From the records below, pull out each line that contains the word "these".
## BEGIN
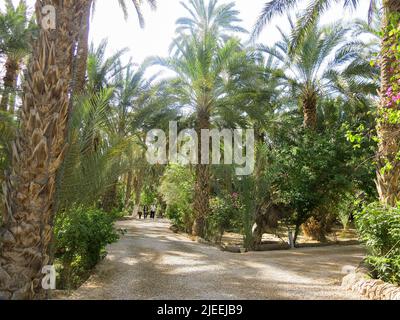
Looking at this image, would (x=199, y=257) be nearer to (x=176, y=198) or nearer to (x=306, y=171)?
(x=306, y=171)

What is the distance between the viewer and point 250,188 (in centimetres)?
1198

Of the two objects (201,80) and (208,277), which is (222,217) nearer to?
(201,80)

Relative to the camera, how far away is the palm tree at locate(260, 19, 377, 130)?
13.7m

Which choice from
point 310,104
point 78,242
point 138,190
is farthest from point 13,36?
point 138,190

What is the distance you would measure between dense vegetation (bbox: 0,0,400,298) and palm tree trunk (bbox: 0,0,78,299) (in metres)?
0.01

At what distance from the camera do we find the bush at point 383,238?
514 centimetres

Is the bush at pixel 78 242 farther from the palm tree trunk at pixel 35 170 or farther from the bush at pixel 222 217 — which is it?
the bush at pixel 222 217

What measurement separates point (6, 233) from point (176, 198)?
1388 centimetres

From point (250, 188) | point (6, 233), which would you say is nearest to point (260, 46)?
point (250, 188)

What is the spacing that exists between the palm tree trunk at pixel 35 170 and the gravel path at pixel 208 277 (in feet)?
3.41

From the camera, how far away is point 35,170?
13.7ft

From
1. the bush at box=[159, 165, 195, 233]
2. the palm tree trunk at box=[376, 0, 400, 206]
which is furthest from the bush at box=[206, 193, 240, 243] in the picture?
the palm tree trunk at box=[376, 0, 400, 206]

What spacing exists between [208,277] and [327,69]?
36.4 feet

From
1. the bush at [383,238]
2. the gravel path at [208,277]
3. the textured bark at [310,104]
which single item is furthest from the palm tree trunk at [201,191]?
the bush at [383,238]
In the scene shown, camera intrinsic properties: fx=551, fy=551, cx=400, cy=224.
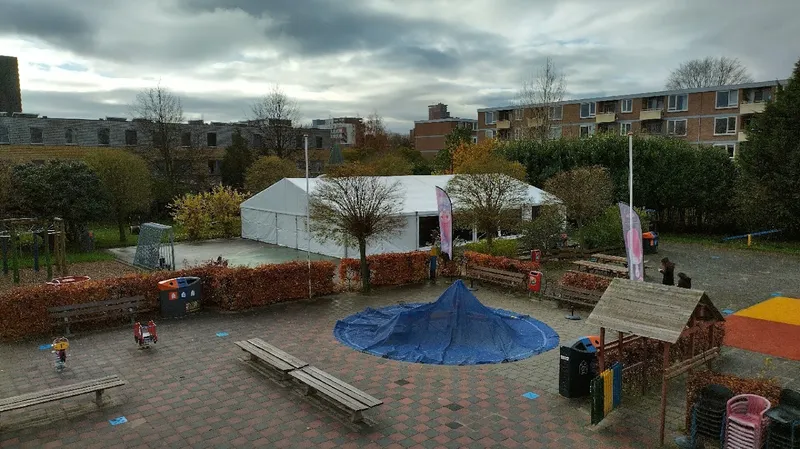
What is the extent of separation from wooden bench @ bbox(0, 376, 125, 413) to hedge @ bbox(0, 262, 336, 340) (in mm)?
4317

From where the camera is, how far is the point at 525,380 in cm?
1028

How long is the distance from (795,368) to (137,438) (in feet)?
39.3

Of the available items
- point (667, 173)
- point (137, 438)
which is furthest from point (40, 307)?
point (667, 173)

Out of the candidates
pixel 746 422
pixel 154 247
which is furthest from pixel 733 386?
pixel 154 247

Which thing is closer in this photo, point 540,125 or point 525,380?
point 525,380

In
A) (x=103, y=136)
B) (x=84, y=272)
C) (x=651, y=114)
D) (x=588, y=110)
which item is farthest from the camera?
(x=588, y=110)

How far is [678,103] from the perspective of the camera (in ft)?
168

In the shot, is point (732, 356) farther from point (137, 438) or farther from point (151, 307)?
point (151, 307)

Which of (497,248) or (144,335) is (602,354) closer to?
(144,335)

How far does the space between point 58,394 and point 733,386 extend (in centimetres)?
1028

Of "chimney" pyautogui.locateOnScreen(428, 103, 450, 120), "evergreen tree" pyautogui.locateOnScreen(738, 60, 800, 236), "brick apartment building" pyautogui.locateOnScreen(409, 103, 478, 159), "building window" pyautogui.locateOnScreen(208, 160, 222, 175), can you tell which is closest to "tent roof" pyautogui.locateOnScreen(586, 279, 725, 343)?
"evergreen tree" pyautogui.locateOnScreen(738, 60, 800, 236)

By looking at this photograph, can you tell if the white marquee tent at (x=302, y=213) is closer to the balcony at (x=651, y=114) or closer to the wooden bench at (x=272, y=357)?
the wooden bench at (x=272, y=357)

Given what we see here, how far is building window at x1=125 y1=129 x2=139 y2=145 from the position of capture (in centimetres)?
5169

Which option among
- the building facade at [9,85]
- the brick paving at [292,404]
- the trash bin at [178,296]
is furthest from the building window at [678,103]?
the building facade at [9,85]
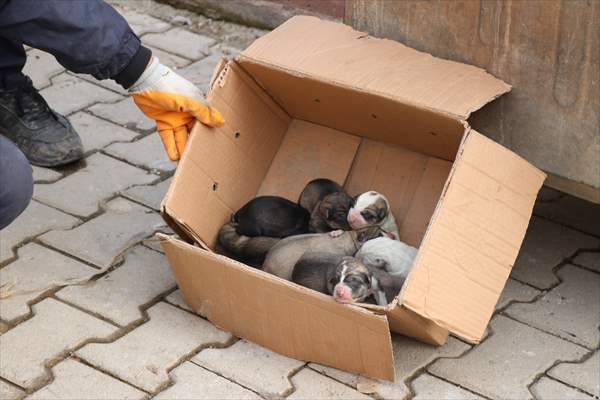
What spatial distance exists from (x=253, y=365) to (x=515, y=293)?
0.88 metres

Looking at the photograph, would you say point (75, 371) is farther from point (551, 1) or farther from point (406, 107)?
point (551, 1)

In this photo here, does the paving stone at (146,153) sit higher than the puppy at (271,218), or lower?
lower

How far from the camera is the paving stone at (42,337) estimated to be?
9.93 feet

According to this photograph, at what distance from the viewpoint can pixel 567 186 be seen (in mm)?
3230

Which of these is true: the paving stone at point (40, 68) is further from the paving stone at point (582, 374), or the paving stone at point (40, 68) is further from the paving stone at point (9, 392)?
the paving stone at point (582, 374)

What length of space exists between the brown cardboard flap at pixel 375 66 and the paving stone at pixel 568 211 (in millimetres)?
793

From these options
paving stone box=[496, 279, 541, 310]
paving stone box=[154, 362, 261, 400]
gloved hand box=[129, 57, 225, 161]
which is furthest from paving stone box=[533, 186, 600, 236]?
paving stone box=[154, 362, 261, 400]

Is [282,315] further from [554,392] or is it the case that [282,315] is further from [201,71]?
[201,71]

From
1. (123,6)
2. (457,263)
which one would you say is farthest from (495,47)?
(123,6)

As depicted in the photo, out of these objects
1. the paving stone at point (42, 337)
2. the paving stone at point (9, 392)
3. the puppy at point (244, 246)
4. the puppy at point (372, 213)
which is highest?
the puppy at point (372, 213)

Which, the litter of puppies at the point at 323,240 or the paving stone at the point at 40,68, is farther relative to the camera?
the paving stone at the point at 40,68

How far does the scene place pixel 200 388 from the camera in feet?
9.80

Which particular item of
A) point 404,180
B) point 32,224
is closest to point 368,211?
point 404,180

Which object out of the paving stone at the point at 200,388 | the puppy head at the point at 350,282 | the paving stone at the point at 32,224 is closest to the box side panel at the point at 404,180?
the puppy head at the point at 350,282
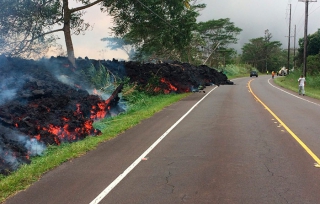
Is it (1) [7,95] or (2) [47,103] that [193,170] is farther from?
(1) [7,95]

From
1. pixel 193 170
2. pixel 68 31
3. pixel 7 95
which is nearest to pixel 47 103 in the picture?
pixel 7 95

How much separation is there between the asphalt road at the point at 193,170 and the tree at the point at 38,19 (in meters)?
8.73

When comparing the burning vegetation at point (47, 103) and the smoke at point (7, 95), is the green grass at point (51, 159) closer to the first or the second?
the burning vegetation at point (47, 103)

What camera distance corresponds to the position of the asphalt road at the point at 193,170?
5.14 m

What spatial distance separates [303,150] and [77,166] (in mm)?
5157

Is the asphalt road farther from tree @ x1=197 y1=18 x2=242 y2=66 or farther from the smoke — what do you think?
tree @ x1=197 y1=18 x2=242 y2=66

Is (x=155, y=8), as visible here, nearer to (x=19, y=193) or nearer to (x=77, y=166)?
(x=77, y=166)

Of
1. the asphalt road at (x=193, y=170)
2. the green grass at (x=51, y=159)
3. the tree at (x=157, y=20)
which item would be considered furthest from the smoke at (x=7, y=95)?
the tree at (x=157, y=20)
## END
## BEGIN
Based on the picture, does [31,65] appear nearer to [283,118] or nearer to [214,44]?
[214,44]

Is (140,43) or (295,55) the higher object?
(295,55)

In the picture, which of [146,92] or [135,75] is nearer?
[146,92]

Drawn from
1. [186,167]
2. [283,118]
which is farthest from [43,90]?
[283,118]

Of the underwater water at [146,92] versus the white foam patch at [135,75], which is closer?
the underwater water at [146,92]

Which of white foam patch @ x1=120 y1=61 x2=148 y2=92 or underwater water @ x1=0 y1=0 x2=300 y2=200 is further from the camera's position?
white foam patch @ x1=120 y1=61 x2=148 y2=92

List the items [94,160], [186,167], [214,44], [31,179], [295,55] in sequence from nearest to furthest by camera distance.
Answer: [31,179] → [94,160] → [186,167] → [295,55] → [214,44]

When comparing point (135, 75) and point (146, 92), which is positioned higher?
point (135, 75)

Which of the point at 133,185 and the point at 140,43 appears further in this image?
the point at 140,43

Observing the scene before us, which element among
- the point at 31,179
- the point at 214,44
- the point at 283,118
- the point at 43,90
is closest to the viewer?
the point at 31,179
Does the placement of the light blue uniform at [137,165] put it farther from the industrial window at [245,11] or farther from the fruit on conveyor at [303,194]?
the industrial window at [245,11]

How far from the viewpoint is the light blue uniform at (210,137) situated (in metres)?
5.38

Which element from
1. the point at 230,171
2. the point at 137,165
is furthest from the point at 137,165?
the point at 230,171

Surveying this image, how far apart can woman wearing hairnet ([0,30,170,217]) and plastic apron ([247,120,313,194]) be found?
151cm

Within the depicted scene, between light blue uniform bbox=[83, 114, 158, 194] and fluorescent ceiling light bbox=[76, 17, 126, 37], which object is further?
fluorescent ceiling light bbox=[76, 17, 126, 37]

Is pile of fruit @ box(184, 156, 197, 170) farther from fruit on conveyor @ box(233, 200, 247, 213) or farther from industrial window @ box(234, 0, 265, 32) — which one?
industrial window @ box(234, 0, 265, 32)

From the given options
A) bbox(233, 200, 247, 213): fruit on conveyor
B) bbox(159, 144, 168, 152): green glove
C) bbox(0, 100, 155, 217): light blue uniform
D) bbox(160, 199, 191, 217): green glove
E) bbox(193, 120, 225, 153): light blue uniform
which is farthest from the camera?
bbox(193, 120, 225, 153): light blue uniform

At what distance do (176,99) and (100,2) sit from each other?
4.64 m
## END
FULL RESPONSE.
Which of these is true: the paving stone at point (40, 68) is further from the paving stone at point (582, 374), or the paving stone at point (40, 68) is further from the paving stone at point (9, 392)?
From these options
As depicted in the photo, out of these objects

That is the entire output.